> _BRANO DI TESTO_:
18 Marzo 2014, 07.44
Idro
Briciole di Cultura

La pieve di "Santa Maria ad Undas" di Idro

di Alfredo Bonomi

Seminascosta da molte costruzioni che ne offuscano l'originaria bellezza, la pieve del lago è una sintesi di storia religiosa e di testimonianze artistiche


Per chi percorre la Valle Sabbia, diretto verso nord, dopo un restringimento con i monti che a fatica lasciano aperto il passaggio, il lago d’Idro si presenta con le sue tonalità mai troppo forti, ma diluite in delicate atmosfere che invitano ad uno stato riflessivo.
Il “paesaggio d’acqua” fa da congiungimento con il Trentino a richiamo di una lunga comunanza di rapporti e di commerci.

Il legame del lago con i severi monti circostanti, non del tutto percepito ad un primo sguardo, è del tutto evidente nella sua sintesi paesaggistica, quando, in una giornata di luce giusta, si scorgono le montagne che sembrano tuffarsi nelle acque.
Le rive, ora occupate dalle molte abitazioni del “progresso novecentesco”, lasciano intravedere i borghi antichi costruiti con consumata perizia edilizia nei secoli passati ed i terrazzamenti predisposti dall’uomo su una terra avara, che dà frutti solo se amata e attentamente coltivata.

> _VOCI_:
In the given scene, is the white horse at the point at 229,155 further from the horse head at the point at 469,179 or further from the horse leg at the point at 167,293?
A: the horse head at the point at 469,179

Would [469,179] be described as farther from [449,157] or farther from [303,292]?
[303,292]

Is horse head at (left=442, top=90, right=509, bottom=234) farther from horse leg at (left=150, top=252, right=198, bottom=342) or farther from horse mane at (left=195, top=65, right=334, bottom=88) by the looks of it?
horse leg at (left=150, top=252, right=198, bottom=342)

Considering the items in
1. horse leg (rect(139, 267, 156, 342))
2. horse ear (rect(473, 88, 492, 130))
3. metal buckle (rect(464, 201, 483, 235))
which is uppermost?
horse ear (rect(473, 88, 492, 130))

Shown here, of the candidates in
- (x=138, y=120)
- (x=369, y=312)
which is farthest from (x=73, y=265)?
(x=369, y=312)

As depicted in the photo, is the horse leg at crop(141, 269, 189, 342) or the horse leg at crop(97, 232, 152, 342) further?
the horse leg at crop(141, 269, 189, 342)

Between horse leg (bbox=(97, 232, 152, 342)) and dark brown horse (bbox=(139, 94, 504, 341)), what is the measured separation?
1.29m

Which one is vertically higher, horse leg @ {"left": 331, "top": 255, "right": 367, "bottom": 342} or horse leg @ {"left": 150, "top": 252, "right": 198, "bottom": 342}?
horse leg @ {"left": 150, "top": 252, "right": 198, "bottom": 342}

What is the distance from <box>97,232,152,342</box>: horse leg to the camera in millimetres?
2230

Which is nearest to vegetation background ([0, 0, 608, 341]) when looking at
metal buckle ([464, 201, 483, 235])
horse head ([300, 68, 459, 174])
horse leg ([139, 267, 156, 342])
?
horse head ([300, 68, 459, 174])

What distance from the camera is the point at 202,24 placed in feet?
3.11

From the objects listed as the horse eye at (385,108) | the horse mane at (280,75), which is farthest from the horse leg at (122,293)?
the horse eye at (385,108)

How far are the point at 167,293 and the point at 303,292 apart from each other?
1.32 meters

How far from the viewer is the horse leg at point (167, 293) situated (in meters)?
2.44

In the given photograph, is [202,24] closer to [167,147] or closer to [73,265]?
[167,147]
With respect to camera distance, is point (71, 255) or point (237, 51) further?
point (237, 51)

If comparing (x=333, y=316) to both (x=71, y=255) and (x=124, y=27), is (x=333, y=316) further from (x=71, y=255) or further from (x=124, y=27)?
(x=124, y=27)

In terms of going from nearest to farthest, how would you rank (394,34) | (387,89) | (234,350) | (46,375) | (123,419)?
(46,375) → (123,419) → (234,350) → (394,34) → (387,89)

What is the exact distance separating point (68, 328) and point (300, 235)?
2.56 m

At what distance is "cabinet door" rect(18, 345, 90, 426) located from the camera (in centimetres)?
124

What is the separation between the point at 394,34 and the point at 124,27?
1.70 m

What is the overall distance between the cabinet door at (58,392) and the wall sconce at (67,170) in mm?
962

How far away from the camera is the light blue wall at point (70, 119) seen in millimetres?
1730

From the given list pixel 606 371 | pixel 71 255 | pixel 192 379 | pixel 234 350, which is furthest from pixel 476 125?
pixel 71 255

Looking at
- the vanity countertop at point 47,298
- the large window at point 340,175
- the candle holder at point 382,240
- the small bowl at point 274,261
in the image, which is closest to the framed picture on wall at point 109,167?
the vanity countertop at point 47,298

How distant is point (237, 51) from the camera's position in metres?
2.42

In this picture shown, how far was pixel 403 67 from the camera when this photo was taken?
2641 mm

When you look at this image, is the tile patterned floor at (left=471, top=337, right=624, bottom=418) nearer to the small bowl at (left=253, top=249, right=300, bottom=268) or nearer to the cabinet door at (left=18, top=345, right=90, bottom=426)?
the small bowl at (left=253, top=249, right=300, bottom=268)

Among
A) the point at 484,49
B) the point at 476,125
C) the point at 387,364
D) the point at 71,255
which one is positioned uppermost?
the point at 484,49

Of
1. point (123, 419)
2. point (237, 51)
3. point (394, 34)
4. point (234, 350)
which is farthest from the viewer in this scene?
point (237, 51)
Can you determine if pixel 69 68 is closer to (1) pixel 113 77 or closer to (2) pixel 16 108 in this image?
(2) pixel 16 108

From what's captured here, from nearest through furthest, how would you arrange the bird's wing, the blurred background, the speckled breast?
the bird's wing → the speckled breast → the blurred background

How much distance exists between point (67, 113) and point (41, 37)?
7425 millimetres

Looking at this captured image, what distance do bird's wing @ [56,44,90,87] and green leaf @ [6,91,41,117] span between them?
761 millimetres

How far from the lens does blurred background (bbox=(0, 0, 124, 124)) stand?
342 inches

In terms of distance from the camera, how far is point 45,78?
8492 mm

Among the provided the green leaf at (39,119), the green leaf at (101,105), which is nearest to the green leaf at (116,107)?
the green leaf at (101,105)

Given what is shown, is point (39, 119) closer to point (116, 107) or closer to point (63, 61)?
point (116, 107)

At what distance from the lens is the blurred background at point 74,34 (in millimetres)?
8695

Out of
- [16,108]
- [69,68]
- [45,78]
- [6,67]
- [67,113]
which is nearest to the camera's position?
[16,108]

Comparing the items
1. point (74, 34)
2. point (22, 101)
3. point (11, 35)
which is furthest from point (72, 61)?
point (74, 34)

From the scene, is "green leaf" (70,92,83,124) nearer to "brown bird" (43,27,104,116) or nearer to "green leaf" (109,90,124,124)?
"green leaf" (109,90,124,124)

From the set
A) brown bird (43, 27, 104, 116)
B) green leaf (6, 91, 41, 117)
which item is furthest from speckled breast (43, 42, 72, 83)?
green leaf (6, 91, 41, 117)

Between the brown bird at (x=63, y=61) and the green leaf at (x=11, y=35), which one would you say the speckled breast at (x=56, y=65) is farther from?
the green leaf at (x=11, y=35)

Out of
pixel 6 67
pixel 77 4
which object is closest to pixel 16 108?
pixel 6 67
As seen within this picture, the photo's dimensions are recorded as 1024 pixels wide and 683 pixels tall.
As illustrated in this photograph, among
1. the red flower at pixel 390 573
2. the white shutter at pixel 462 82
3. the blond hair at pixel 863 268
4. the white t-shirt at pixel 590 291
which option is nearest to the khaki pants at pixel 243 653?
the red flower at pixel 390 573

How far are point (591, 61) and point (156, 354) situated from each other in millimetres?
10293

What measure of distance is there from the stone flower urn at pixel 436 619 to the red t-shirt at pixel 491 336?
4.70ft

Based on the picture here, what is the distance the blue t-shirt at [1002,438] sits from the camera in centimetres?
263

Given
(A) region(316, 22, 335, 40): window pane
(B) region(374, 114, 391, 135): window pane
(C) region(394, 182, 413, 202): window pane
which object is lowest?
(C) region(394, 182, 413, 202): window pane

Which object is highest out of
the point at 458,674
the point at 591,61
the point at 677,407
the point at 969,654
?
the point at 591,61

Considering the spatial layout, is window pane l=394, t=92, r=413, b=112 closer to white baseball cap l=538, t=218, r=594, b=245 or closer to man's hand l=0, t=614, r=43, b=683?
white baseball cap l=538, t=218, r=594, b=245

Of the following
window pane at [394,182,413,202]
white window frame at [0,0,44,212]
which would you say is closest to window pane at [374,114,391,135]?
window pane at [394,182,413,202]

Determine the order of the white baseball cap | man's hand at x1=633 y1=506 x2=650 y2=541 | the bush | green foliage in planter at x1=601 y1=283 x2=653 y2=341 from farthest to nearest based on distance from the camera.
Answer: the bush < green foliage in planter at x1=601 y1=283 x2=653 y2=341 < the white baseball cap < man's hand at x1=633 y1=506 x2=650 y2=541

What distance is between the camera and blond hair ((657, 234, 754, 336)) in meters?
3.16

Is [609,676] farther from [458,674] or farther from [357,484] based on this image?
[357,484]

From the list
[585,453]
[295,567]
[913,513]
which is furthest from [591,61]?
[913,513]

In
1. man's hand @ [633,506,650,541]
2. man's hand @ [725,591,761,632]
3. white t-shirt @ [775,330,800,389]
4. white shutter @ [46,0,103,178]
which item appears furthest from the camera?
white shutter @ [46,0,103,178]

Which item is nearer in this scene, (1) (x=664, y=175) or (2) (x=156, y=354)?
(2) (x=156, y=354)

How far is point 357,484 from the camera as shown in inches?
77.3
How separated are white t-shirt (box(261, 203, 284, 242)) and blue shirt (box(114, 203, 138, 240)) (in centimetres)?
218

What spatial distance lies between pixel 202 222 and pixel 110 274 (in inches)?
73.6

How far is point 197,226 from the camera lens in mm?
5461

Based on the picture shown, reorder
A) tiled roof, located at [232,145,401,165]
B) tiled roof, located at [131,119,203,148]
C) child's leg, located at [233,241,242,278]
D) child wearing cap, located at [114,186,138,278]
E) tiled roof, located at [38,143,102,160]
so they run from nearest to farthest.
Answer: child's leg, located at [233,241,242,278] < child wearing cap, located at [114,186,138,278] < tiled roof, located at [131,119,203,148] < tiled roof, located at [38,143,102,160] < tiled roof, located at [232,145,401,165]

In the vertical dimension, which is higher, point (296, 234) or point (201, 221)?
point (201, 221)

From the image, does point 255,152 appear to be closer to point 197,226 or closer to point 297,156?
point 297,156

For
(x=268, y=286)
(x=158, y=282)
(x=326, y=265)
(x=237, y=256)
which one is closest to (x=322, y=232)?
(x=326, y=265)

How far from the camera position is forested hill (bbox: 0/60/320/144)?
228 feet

> _CONSEGNE DI LAVORO_:
1. Ricopia parola per parola la parte del brano compresa tra "Per chi percorre" e "e di commerci.", estremi inclusi.
2. Raccogli, trascrivendole, tutte le righe riportate dopo il brano che contengono la parola "uppermost".

> _SOLUZIONI_:
1.
Per chi percorre la Valle Sabbia, diretto verso nord, dopo un restringimento con i monti che a fatica lasciano aperto il passaggio, il lago d’Idro si presenta con le sue tonalità mai troppo forti, ma diluite in delicate atmosfere che invitano ad uno stato riflessivo.
Il “paesaggio d’acqua” fa da congiungimento con il Trentino a richiamo di una lunga comunanza di rapporti e di commerci.

2.
which is uppermost?
which one is positioned uppermost?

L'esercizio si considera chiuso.